- **EXERCISE AIM**:
List every region of the diagram that the forum post mentions, using the post's own wording for each.

- **GIVEN PASSAGE**:
+===+
Re: [Phys-L] widget rate puzzle ... reasoning, scaling, et cetera

[John Denker <jsd@av8n.com>]

On 01/02/2015 07:22 AM, Philip Keller wrote:
> If you present these variations to these students, you run the risk
> of them throwing up their hands in surrender. They are already
> functioning at the edge, not completely convinced that thinking is a
> way to find things out.

OK, thanks, that calls attention to another two or three 
parts of the elephant.  Here's how I about these parts:
  https://www.av8n.com/physics/img48/hard-or-not.png

 -- The original widget problem is in the upper-leftish
  orange region.  The student thinks the problem is easier
  than it really is, and is tempted to be overconfident.

 -- The "surrender" situation is the lower-rightish red
  region.  The student thinks the problem is harder than
  it really is, and is tempted to panic.

Starting with the widget puzzle, we want the student to 
learn to be careful even when the problem looks simple,
even when it is simple.  One way of doing this is to 
expand the "methodical" region downward and leftward,
so that methodical approaches apply even to seemingly
simple problems.  

The other way is to move horizontally in the diagram,
i.e. to make the problem seem harder, i.e. make it
look as hard as it really is.

However, if we make the problem look too hard, we get 
the opposite kind of trouble, namely panic.  That's not
good;  it just substitutes one misconception for another. 
We want the student to learn to use proper problem-solving
skills always, no matter whether the problem seems hard
or easy or somewhere in between.

Note that as we move along a line from overconfidence 
to success and then to panic, the effect is non-linear, 
indeed non-monotonic.  It is not good to overestimate 
/or/ underestimate the difficulty of the problem.

There is a proverb that says:
  Education is the process of cultivating your intuition.
In the diagram, education causes the "good intuition"
region to grow and extend farther toward the upper-right
corner.

If the student has a weak background, the good region in 
the diagram might be thin or nonexistent;  in that case
the student could lurch from overconfidence to panic.  The
obvious remedy is to learn more problem-solving skills, 
so that "trivial" and "impossible" are not the only two 
possibilities.

The stuff that is already intuitive is the stuff that you 
don't need to teach, so there is a partially-reasonable 
tendency for teachers to focus on the counterintuitive 
stuff.  HOWEVER the fact remains that the vast majority
of intuition is good.  I mention this because in some of
the PER literature "intuition" is used as a synonym for
"misconception", which makes me want to tear my hair out.
If students have a weak background, they need more and
better intuition, not less intuition.

Selecting the examples to be always counterintuitive 
creates a ghastly distortion of the topic.  One should
always start with some nice intuitive examples.
 -- Learning proceeds from the known to the unknown.
 -- Education is the process of cultivating your intuition.

===========

Meanwhile, we should keep in mind that hard-versus-easy 
is not the only variable or even the most important
variable.  Students will work a lot harder if they see
the task as worthwhile, amusing, or at least interesting.
+===+
- **SUPPLIED INFORMATION**:
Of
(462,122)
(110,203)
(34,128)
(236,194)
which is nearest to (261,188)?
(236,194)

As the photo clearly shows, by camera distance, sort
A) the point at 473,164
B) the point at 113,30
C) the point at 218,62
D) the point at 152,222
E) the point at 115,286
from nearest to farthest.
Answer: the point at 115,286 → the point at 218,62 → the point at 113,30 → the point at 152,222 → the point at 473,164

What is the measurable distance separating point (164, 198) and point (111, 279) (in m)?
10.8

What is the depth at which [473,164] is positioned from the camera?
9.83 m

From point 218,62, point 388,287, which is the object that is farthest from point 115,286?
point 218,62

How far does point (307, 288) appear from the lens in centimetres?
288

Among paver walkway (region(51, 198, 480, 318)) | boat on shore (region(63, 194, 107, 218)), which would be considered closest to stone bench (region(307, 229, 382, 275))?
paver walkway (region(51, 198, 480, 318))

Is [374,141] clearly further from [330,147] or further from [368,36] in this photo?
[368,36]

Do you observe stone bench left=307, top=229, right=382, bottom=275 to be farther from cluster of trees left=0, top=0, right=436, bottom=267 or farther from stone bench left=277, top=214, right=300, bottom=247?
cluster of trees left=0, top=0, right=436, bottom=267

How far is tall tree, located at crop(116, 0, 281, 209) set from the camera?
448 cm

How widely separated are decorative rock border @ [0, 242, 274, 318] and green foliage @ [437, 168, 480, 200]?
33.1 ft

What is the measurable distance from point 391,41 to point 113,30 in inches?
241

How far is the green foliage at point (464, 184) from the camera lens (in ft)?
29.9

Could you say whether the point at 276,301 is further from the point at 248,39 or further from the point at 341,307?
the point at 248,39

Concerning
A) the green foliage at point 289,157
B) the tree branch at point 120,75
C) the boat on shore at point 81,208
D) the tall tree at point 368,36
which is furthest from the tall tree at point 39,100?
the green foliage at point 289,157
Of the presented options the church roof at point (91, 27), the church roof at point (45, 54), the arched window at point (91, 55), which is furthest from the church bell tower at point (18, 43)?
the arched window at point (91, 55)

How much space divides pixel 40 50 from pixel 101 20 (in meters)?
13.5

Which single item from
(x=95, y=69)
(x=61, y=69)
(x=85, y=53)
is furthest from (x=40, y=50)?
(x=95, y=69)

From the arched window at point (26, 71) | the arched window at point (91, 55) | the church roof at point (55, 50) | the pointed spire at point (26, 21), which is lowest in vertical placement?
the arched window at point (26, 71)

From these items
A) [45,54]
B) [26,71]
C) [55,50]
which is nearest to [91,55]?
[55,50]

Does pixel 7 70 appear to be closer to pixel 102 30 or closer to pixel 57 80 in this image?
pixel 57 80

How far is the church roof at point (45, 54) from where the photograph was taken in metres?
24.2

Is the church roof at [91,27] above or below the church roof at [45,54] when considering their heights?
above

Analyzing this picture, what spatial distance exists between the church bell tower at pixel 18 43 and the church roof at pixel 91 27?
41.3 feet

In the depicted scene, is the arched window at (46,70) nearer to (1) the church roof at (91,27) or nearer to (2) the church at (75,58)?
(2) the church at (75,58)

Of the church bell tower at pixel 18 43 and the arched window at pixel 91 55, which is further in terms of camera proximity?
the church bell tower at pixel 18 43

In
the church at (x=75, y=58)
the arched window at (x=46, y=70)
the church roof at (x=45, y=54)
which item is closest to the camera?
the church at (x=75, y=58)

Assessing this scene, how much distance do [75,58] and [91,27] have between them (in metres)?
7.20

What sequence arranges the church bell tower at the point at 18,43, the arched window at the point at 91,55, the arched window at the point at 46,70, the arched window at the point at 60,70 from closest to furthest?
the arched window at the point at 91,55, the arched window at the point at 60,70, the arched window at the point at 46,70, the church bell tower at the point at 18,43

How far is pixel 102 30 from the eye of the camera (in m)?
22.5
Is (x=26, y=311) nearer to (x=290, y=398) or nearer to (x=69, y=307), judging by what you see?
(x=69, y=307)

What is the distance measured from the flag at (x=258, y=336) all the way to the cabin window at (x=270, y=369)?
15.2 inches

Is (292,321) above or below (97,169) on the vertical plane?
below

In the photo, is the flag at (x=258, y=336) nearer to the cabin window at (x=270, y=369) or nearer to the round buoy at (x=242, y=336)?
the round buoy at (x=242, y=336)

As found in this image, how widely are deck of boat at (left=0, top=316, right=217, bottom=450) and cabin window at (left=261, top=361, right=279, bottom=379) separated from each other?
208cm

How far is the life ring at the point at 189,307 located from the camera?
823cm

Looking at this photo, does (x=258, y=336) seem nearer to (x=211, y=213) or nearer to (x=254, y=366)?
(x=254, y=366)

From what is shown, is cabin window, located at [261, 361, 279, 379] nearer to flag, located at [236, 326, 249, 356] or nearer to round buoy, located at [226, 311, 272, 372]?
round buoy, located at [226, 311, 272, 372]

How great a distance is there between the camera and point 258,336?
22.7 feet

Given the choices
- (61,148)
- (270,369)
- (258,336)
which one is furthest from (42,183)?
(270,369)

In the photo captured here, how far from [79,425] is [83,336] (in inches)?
+===+
- **RESULT**:
- The upper-leftish orange region, where the original widget problem sits and the student is tempted to be overconfident
- The lower-rightish red region, the "surrender" situation, where the student is tempted to panic
- The "methodical" region, which can be expanded downward and leftward
- The "good intuition" region, which education causes to grow toward the upper-right corner